Se quedaron en silencio. Como si necesitaran velar un dolor que no habían conocido pero que sentían real, cierto. El dolor nunca es del todo ajeno. Nos hermanamos en la alegría pero también en la tristeza. La muerte es una advertencia, un modo brutal que aparece, al que no escapamos, a la que conocemos con anticipación, que siempre llega de sorpresa, a destiempo para recordarnos la vida, su inmediatez. El único momento que existe: el presente.

Afuera llovía, se escuchaba pasar de vez en cuando algún auto. Era una noche tranquila. El movimiento de la ciudad ya estaba adentro, bañándose, viendo qué comería, haciendo las tareas escolares para el día siguiente. Hacía días que llovía parejo, sin pausa. La lluvia había traído un frío incómodo. Pero no llegaba a ser el frío de Sachsenhausen. Ella no había vuelto a sentir nunca más ese frío intenso. Se recordaba abrigadísima: campera y botas para nieve, dos pares de medias, una térmica; can can, calza, pantalón, gorro y bufanda. Nada había sido suficiente. El frío calaba, picaba los huesos con paciencia, sin apuro.

Volvió a escuchar la voz de la audioguía que había alquilado en un español original. El relator ubicaba y recuperaba los testimonios. Ella hubiese muerto congelada el primer día. Intentó pensar cómo se sobrevive al frío, al maltrato, a la deshumanización, al hambre, a la soledad absoluta, a no saber dónde están los tuyos, si es que están vivos. ¿Cómo se sobrevive rodeada de muerte? ¿Cómo vivir en medio de una epidemia devastadora y no ser exterminada?

Por la calle pasó alguien cantando en bicicleta, a los gritos, abajo de la molesta lluvia: "El presente es lo único que tengo/ El presente es lo único que hay/ Quién nos dice que la vida nos dará el tiempo necesario". Julieta Venegas, el video, la canción. La guerra "recordando" la vida. El contraste, la ilusión pedagógica de recordarnos la vida en los extremos, en el momento final. La vida sin ropa, desnuda, rasguñando para no irse, a la intemperie, pidiendo un hueco, un espacio mínimo para recostarte, tomar fuerzas y volver a hacerle frente a la muerte.
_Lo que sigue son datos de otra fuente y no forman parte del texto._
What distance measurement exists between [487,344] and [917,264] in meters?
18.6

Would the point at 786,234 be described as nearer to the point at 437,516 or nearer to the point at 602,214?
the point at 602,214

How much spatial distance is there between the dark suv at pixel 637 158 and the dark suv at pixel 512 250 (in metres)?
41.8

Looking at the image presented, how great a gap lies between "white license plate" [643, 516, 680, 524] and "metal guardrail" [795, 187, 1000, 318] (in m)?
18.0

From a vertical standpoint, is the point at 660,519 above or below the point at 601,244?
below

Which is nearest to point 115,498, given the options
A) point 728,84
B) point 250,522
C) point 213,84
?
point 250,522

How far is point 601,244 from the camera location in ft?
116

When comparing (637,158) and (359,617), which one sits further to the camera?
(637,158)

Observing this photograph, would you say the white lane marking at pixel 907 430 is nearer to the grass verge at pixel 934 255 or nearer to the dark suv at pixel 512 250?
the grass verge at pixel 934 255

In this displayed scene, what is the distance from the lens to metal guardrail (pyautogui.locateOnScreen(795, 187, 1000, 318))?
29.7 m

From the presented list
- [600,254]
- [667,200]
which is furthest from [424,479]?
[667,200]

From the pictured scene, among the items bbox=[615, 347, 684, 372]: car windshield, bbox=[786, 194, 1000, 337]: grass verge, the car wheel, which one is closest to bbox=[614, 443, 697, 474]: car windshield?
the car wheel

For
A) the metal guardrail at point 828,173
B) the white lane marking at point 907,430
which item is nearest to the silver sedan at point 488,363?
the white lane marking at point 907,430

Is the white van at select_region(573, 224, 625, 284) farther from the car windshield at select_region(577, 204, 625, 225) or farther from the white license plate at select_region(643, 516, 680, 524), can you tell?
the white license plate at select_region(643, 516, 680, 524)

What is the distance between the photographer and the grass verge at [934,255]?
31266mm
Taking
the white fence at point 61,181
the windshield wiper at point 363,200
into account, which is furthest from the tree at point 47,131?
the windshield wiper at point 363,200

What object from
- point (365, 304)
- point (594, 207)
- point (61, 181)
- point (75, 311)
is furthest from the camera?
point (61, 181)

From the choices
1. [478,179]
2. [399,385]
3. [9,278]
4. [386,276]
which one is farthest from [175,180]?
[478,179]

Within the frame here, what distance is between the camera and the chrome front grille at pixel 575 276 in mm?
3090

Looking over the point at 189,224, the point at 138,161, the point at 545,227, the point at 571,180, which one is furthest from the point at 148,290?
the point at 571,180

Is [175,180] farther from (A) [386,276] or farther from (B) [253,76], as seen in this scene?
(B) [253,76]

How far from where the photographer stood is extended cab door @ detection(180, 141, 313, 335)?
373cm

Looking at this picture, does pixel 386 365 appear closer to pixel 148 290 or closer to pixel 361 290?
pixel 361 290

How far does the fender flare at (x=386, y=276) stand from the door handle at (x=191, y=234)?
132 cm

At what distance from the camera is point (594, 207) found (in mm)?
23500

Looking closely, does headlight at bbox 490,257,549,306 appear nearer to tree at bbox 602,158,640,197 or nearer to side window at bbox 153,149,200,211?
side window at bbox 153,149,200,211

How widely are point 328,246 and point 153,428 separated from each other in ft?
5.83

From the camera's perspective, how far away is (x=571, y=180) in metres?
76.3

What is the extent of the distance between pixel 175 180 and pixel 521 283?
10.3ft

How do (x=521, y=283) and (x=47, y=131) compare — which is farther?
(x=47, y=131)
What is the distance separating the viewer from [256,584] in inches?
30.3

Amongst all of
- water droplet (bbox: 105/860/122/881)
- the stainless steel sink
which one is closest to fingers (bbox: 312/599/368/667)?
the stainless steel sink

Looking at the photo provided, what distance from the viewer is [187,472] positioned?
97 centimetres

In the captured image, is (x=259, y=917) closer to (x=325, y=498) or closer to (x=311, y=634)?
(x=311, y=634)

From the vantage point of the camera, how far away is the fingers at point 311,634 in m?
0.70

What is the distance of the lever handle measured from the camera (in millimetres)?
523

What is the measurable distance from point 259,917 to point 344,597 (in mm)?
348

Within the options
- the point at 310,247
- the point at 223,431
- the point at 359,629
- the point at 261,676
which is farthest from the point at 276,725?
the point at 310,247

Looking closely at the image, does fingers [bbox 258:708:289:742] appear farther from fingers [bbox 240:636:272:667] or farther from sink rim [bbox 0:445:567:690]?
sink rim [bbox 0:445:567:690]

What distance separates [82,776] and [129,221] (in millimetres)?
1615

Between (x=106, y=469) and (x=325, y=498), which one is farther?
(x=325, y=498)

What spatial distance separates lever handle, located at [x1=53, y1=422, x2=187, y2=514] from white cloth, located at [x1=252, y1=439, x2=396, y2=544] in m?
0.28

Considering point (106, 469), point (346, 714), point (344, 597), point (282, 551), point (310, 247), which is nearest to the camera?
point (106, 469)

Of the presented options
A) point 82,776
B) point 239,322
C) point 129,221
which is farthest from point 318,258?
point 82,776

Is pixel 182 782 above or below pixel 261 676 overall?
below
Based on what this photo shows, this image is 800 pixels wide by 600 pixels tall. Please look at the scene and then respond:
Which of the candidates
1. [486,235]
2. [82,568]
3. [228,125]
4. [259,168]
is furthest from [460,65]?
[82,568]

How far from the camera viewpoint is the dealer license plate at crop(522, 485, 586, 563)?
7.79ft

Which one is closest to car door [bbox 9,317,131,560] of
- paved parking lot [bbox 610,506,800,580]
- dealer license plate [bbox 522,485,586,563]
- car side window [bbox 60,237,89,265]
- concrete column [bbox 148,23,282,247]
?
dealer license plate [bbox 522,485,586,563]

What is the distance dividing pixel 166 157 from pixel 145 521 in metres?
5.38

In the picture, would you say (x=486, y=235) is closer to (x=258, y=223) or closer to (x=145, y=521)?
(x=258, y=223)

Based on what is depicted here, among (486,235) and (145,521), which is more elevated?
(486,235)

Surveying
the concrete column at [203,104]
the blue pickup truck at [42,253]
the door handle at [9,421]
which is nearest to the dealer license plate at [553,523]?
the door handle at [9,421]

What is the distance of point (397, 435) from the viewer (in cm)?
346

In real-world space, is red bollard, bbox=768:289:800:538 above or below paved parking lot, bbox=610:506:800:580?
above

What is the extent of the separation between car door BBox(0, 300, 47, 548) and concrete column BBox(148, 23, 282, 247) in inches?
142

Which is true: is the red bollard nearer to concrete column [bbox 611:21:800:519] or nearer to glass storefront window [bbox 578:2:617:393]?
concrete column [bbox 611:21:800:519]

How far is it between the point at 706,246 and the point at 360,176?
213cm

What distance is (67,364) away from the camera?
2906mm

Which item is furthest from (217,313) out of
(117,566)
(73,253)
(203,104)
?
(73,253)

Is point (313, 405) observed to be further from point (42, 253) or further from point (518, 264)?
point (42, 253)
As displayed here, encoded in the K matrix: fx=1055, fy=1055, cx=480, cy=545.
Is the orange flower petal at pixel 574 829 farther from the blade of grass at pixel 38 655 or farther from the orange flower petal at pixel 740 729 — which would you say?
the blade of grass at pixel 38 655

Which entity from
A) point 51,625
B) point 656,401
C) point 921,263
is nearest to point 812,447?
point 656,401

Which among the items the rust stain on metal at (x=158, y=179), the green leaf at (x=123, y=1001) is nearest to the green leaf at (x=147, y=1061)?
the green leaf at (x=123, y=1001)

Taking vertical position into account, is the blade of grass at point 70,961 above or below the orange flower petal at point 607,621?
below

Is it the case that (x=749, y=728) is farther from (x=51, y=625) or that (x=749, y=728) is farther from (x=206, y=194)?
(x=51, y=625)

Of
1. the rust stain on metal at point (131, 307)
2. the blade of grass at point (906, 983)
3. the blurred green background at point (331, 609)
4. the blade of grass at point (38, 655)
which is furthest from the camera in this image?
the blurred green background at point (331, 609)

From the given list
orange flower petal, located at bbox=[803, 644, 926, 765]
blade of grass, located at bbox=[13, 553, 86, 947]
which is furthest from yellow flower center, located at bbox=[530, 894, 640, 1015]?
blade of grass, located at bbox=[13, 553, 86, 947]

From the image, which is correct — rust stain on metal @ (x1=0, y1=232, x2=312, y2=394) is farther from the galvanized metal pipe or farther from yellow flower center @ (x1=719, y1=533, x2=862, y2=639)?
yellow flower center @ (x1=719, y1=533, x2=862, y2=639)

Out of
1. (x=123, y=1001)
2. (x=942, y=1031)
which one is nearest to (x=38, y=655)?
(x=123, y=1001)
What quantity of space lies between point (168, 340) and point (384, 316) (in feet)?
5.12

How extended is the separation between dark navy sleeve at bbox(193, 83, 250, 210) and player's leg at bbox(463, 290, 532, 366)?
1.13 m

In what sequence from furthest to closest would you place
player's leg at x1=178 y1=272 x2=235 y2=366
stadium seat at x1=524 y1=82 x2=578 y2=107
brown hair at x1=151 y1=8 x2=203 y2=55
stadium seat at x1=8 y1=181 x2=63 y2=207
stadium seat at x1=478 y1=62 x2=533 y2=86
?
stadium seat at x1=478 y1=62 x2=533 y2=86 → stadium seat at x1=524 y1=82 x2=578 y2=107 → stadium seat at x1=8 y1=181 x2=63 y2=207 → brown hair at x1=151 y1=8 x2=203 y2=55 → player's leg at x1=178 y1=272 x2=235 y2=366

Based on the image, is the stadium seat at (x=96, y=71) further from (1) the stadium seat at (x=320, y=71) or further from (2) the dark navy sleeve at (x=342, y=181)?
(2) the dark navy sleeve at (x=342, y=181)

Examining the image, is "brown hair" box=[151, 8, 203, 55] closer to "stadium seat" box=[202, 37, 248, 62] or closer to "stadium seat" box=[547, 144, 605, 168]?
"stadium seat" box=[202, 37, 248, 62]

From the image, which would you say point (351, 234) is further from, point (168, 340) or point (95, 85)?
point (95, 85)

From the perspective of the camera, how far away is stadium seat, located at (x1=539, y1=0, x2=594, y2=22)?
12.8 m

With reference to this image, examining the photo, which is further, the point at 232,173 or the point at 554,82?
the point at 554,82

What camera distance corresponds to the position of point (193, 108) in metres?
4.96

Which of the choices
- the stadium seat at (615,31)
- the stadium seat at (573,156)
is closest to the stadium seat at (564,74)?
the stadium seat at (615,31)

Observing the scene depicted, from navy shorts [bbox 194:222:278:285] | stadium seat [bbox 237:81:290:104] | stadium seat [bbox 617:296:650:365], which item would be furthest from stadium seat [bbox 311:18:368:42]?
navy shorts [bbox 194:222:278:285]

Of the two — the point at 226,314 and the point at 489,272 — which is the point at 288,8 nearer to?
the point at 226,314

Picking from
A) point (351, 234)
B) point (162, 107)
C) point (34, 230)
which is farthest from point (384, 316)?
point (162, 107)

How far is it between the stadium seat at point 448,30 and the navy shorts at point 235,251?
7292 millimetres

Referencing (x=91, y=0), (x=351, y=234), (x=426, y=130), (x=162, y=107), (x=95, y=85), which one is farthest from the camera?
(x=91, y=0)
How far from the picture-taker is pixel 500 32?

Se recordó bajando al paredón de la muerte, sola, en el silencio inmenso de los cuerpos que habían estado allí pero que ya no estaban. Apoyarse en la pared y llorar hasta casi secarse. Llorar aliviada por haber llegado tarde a esa parte de la historia o por vivir recordando para no ser parte de una humanidad que repite vorazmente y sin pudor, la atrocidad. Pensó en los suyos, en qué estarían haciendo en ese momento, si del otro lado del mar estaban almorzando, trabajando, discutiendo. Si se acordaban de vivir.

Una planta guacha la acercó al presente, un domingo, un fin de semana atrás, en un casa infinita, lejos de la ciudad. El cielo de brocato verde, los cuerpos al sol, espaciados en la distancia exacta que marca el afecto. La caricia tímida del viento sobre las hojas de los árboles. El murmullo de una pareja besándose cerca. La perra saltando los cuerpos, acurrucándose al sol. Él confesándole un secreto: "la lengua del viento, como el presente, nunca dice lo mismo. Siempre dice otra cosa".